→ **WORK TO COMPLETE**: Below are some records. Retype exactly the lines from the one containing "568 Union Outdoor Pool" through the one containing "EasyRoommate US - Quaint", both included, skipping every picture.

===== DATASET ENTRIES

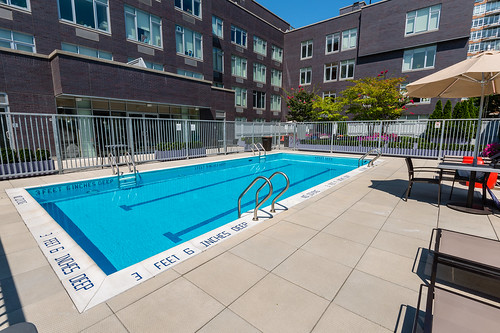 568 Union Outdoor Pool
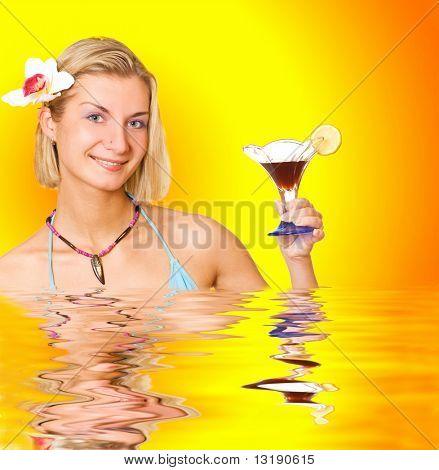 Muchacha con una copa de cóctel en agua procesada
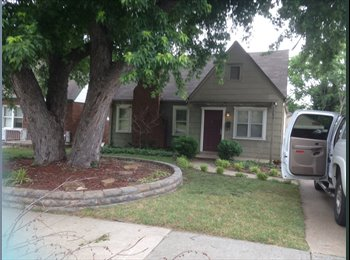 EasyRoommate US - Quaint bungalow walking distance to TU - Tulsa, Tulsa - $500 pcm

==========
===== DATASET ENTRIES

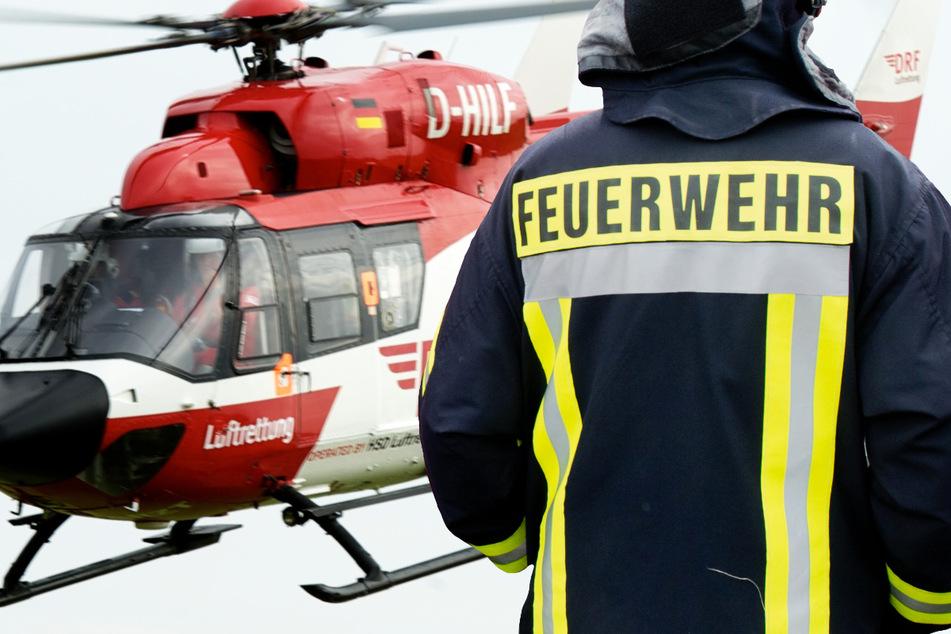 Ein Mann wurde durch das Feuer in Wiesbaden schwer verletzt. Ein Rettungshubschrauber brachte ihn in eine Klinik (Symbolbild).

==========

→ **TASK SOLUTION**:
 568 Union Outdoor Pool
 Muchacha con una copa de cóctel en agua procesada
 EasyRoommate US - Quaint bungalow walking distance to TU - Tulsa, Tulsa - $500 pcm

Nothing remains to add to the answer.